4. Le moyen tiré de ce que le refus de délivrer un titre de séjour à Mme B... méconnaît les stipulations de l’article 8 de la convention européenne de sauvegarde des droits de l’Homme et des libertés fondamentales, est de nature, en l’état de l’instruction, à faire naître un doute sérieux quant à la légalité de cette décision.
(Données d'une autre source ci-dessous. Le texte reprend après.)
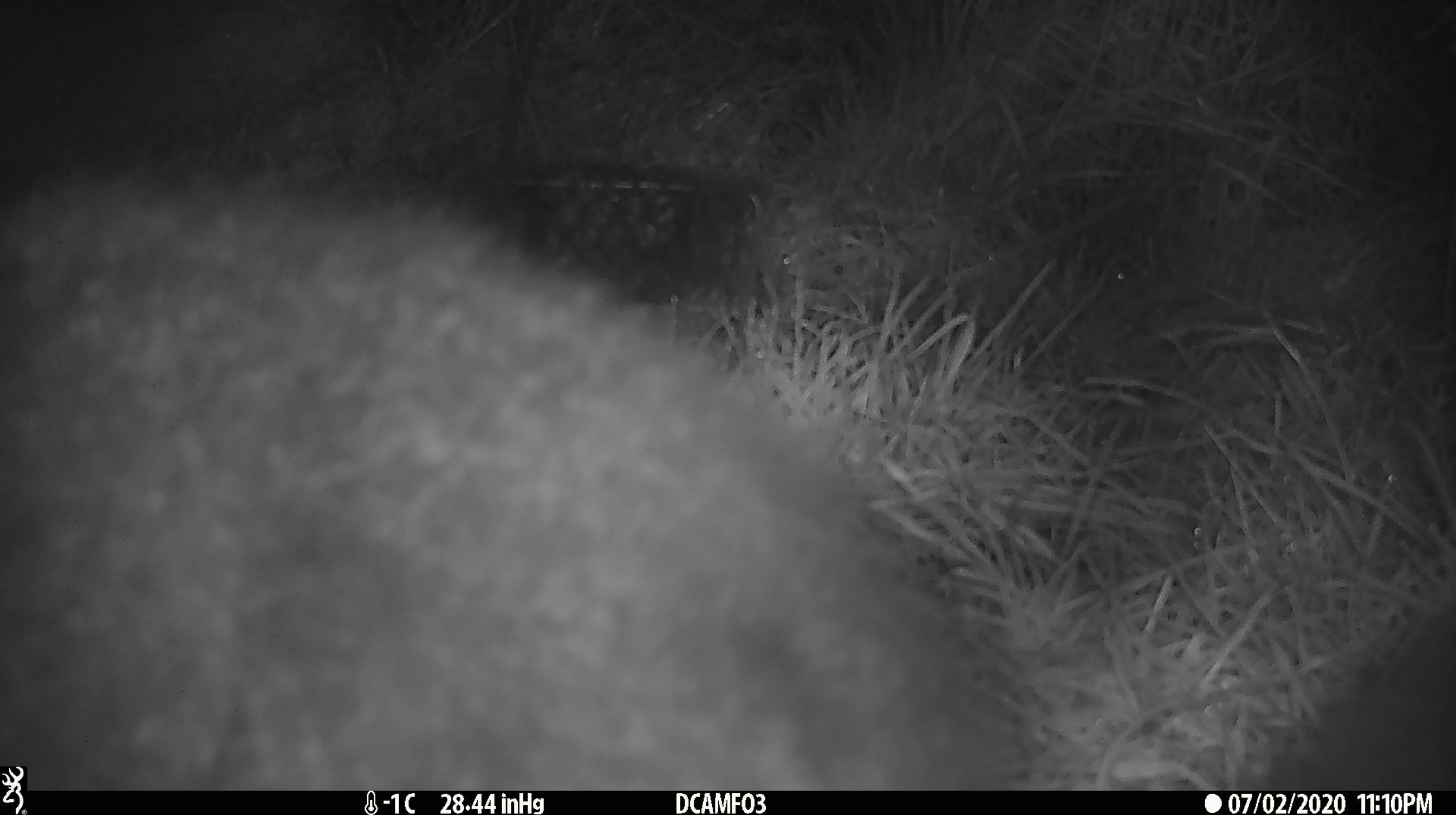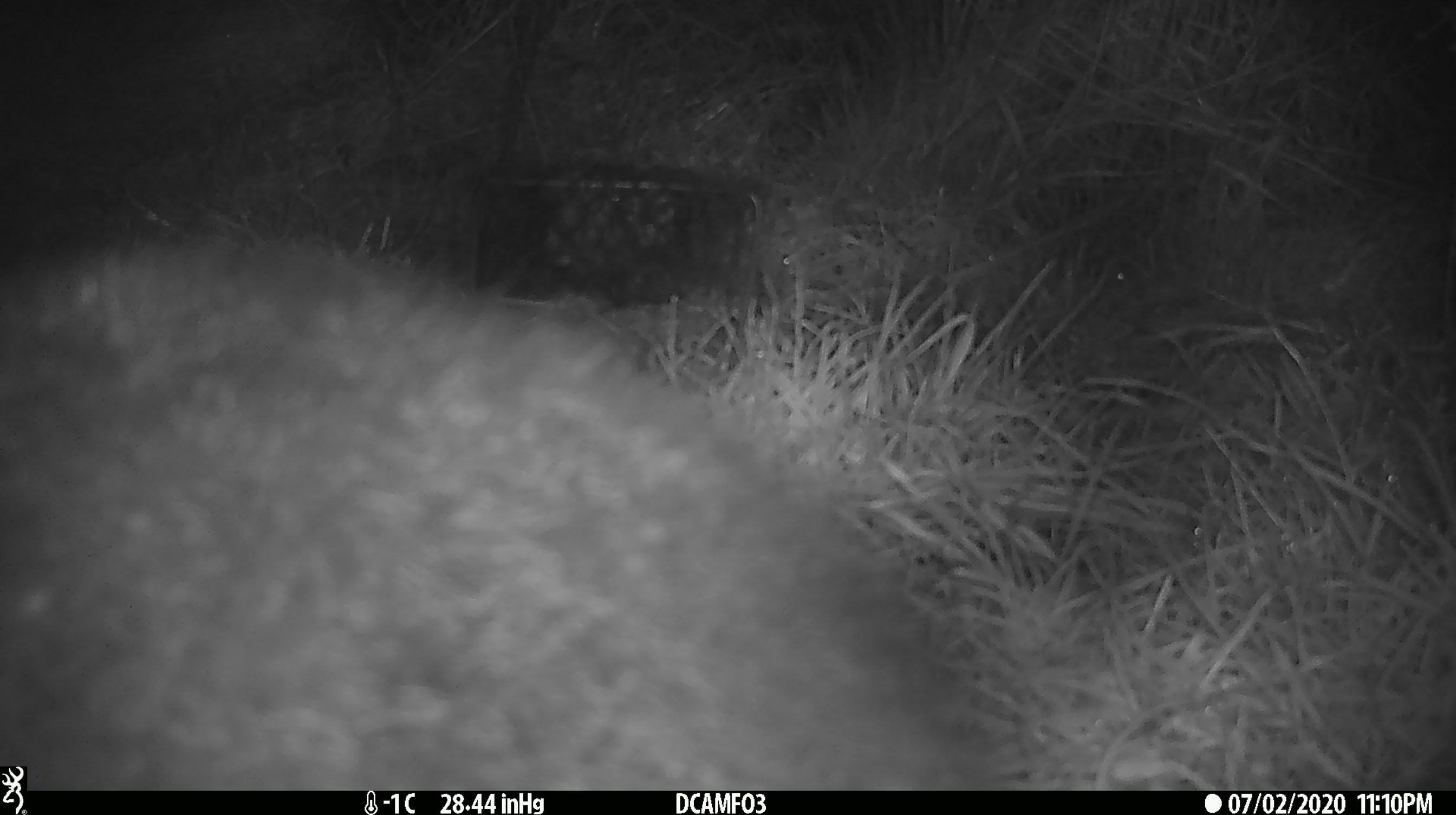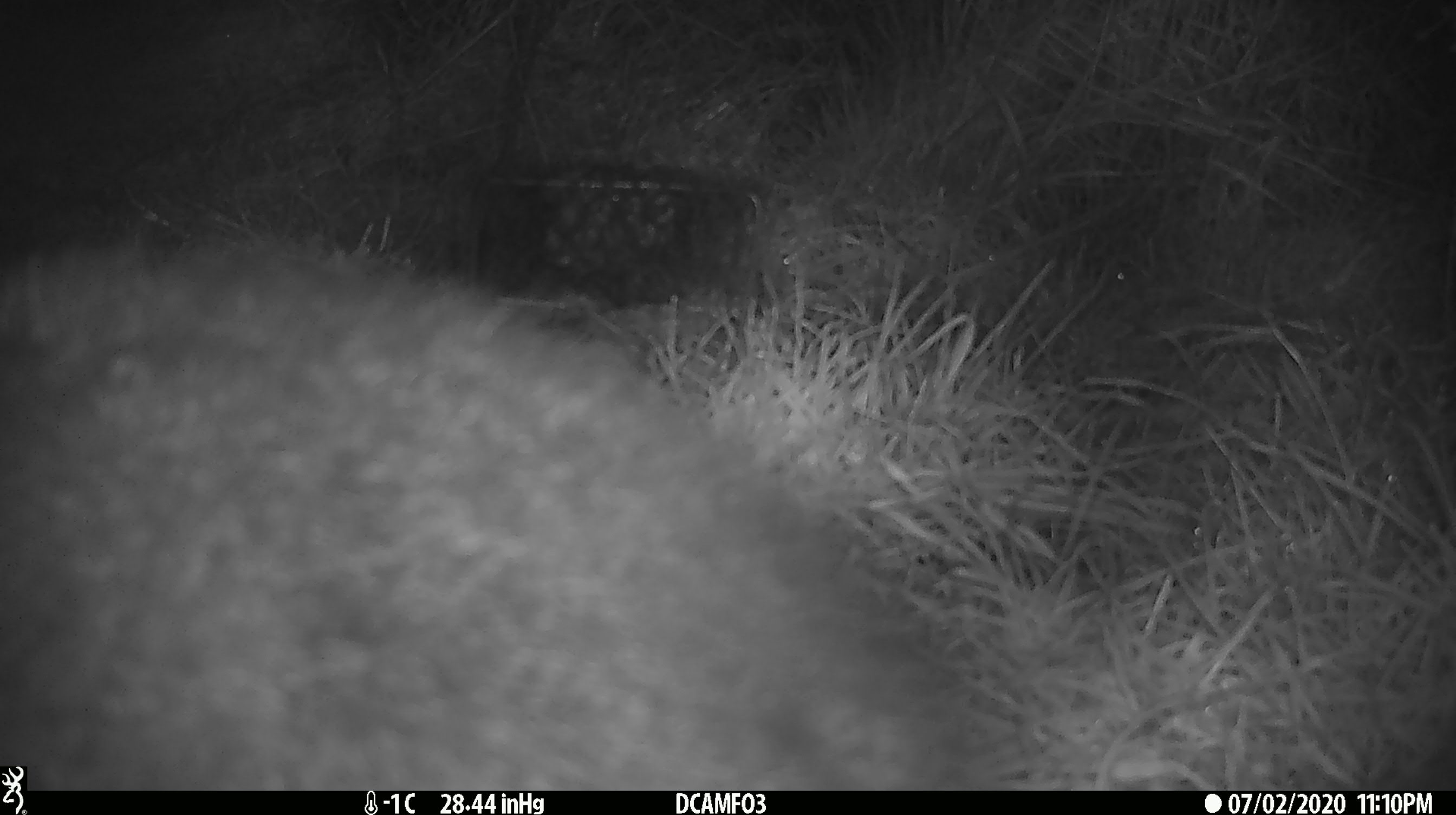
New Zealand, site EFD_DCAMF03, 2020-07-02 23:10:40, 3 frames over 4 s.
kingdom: Animalia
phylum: Chordata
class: Mammalia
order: Diprotodontia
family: Phalangeridae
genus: Trichosurus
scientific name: Trichosurus vulpecula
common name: common brushtail possum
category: possum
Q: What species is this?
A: Possum (common brushtail possum) (Trichosurus vulpecula).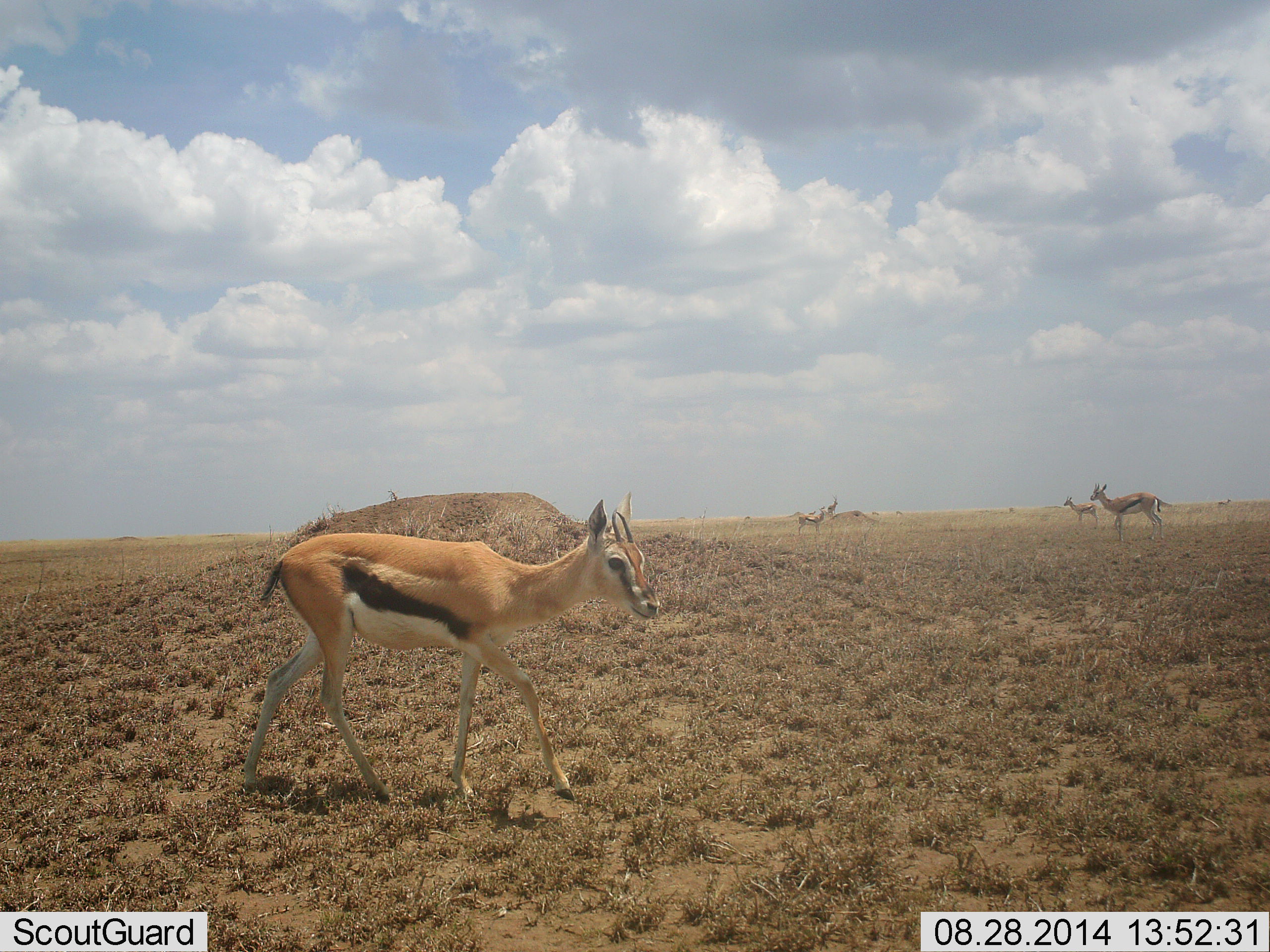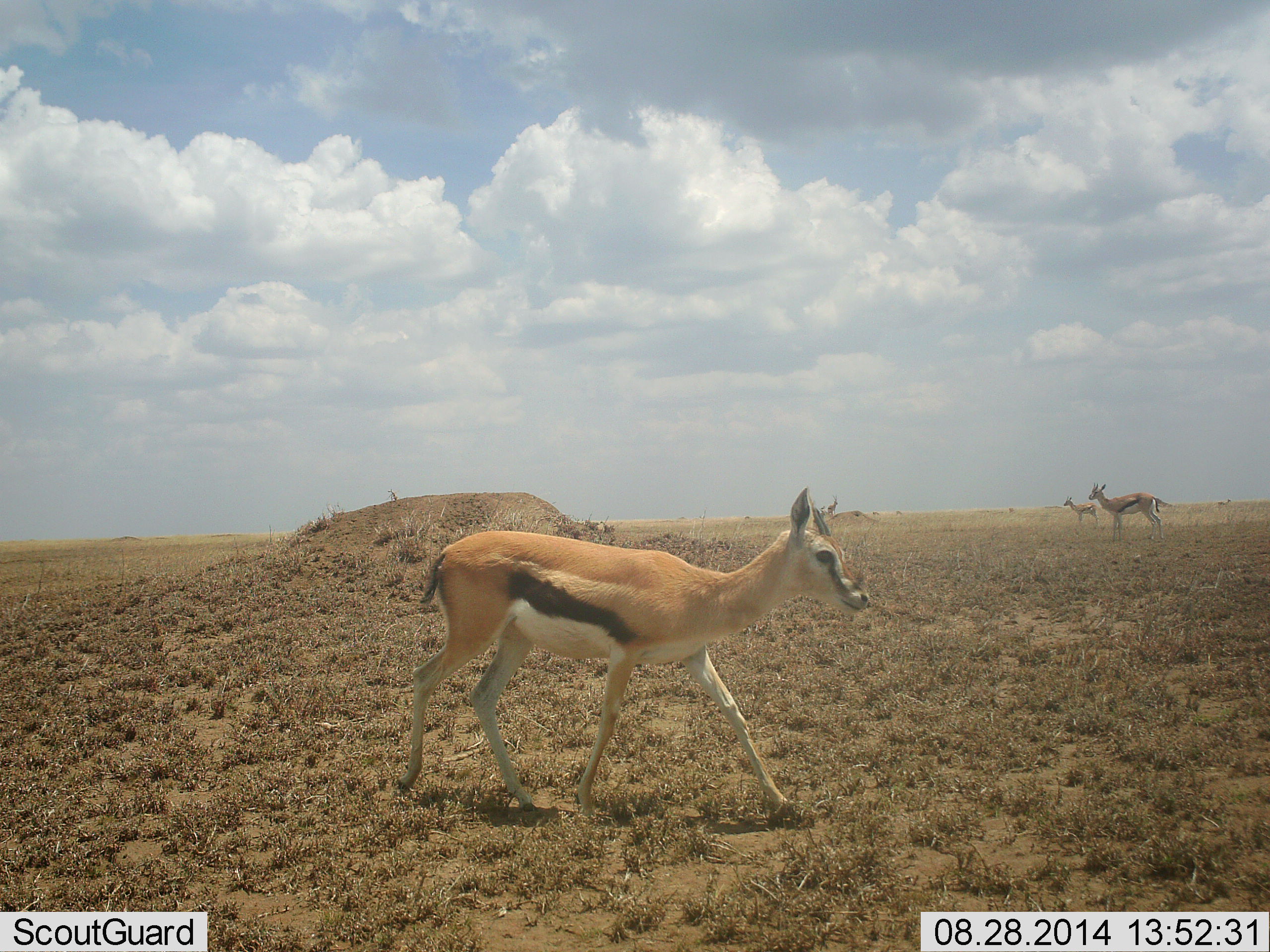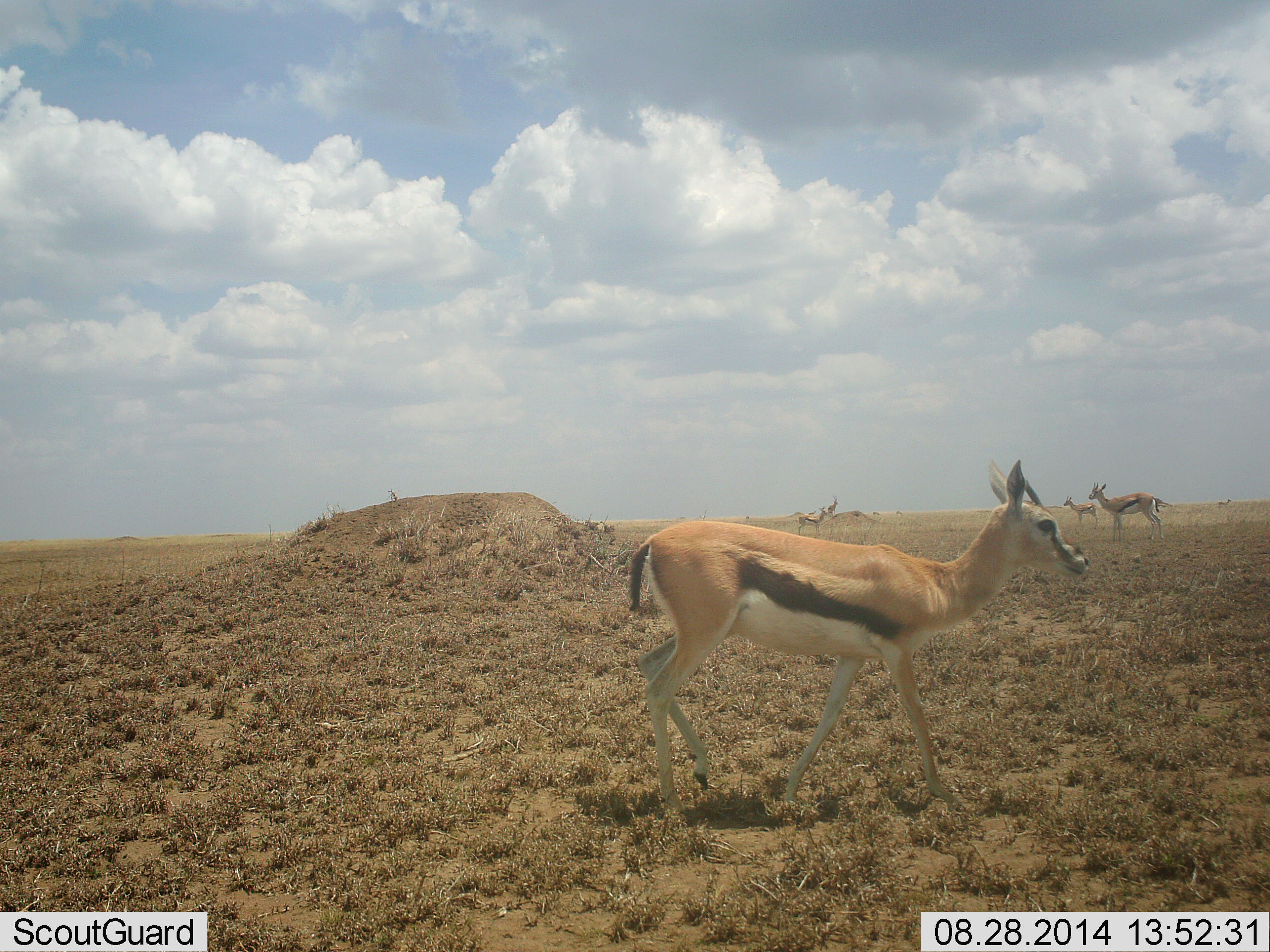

Il y a lieu, en conséquence, d’ordonner la suspension de son exécution.

Sur les conclusions aux fins d’injonction :

5. Il résulte de ce qui précède qu’il y a lieu d’enjoindre au préfet des Bouches-du-Rhône de délivrer à Mme B..., à titre provisoire, une carte de séjour portant la mention « vie privée et familiale» dans le délai d’un mois suivant la notification de la présente ordonnance et de lui délivrer, dans cette attente, une autorisation provisoire de séjour l’autorisant à travailler. Le préfet des Bouches-du-Rhône peut toutefois retirer cette carte de séjour temporaire si la requête au fond est rejetée par le tribunal administratif.

6. Dans les circonstances de l’espèce, il y a lieu de prononcer contre l’Etat, à défaut pour le préfet des Bouches-du-Rhône de justifier l’exécution de la présente ordonnance, dans le délai prévu au point 5, une astreinte de 50 euros par jour jusqu’à la date à laquelle cette ordonnance aura reçu exécution.

Sur les frais d’instance :

7. En application de l’article L. 761-1 du code de justice administrative, il y a lieu de mettre à la charge de l’Etat une somme de 1 200 euros au titre des frais exposés par Mme B... et non compris dans les dépens.



O R D O N N E :


Article 1er : L’exécution de la décision du 24 janvier 2025, par laquelle le préfet des Bouches-du-Rhône a rejeté la demande de renouvellement de titre de séjour de Mme B..., est suspendue.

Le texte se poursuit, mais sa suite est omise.